The way I see it is that a reporter (ProgressReporter) hands out (assigns) a progress report (Progress) for its subordinates to fill in,
like a supervisor assigns tasks to subordinates. The report is tied to the assignee, and can only be filled in once (i.e. the ~Copyable constraint).

Taking the other ideas from the Alternatives Considered section, at the risk of over personification, the other image I have is a Reporter Tree passes a Link to a function, and the function "grows"/"hydrates" the link into a progress subtree to which it reports progress to.

I'm really excited to see this pitched!

It's a topic I was helping out with here and there for a very long time, including this latest incarnation and I'm very happy with seeing this come together and bring Progress into the world Swift Concurrency

I'm very happy with the current proposed naming - the BasicProgress and BasicProgressReporter make sense and, and it's a nice way to establish creating child reporters if we want to actually start reporting some progress Might take some time getting used to for folks familiar to the old Progress API but I think these names are very clear in their intent and usage.

How is the cancellation implemented?

A ProgressReporter running in a Task can respond to the cancellation of the Task. In structured concurrency, cancellation of the parent task results in the cancellation of all child tasks. Mirroring this behavior, a ProgressReporter running in a parent Taskthat is cancelled will have its children instances of ProgressReporter cancelled as well.
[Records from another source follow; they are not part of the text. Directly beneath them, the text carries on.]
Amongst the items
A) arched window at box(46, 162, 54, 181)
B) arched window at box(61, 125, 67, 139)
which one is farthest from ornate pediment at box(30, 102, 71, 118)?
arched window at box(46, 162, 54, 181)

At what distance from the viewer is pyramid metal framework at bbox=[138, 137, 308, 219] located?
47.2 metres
Cancellation in the context of ProgressReporter means that any subsequent calls to complete(count:) after a ProgressReporter is cancelled results in a no-op.
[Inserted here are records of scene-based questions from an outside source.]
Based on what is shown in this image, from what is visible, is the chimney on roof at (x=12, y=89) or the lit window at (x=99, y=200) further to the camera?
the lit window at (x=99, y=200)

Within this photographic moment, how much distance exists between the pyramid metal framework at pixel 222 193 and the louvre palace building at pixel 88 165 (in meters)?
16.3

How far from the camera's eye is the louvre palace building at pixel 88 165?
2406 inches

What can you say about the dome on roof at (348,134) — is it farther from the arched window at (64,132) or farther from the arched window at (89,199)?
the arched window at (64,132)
To verify my understanding here: I think this means that reporting progress checks isCancelled, right? It is less so about "when the task is cancelled the progress reporter becomes cancelled" because in order to do this you would have to use a withTaskCancellation {} around the whole scope of using the reporter, which would be annoying and we don't really care about actively becoming cancelled: just about not emitting progress numbers when in a cancelled task.

I think that's the right approach anyway, checking isCancelled is cheap enough and will be fine like this

Reporting from cancelled task

I am a little bit unsure if this not reporting progress from a cancelled task... but I don't have enough experience using Progress to know for sure...

Like this example:

        ... // expensive async work here
        progressReporter?.complete(count: 1) // This becomes a no-op if the Task is cancelled
        return "Chopped \(fruit)"

I mean: We did do the expensive work and returned the result anyway... so why do we not want to report this progress? Maybe that's something people expect? It felt a bit off to me to be honest reading these examples today.
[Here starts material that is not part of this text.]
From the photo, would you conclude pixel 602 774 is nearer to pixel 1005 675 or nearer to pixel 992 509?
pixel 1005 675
If we did process the data, might as well report the progress: what if the entire processing did not stop because the cancellation and we return the final value anyway, as if cancellation didn't happen? Wouldn't it be weird that a progress bar is at 80% but we actually got the value successfully and "completely"?

I am wondering if the way developers would write such reacting to cancellation wouldn't be this?

class FoodProcessor {
    static func chopFruit(fruit: String, progress: consuming BasicProgress?) async throws -> String {
        let progressReporter = progress?.reporter(totalCount: 1)
      try Task.checkCancellation()
        ... // expensive async work here
        // could checkCancellation here as well, if we wanted to
        progressReporter?.complete(count: 1) // would not get here if cancelled before expensive work
        return "Chopped \(fruit)"
    }
}

and therefore if cancelled before "expensive work" happened, we would not report the progress, simply because we never got to the complete(count: 1) line.

Maybe I'm missing how developers use Progress in practice though.

We are eventually going to build some form of "even if cancelled" shields into the language which one could then use to "yeah report this progress anyway" if someone really wanted to

Currently, assign(count: to:) is introduced as a method to support interoperability between ProgressReporter and Foundation.Progress, so this method cannot be used to construct a progress reporting tree that is made up of only ProgressReporter.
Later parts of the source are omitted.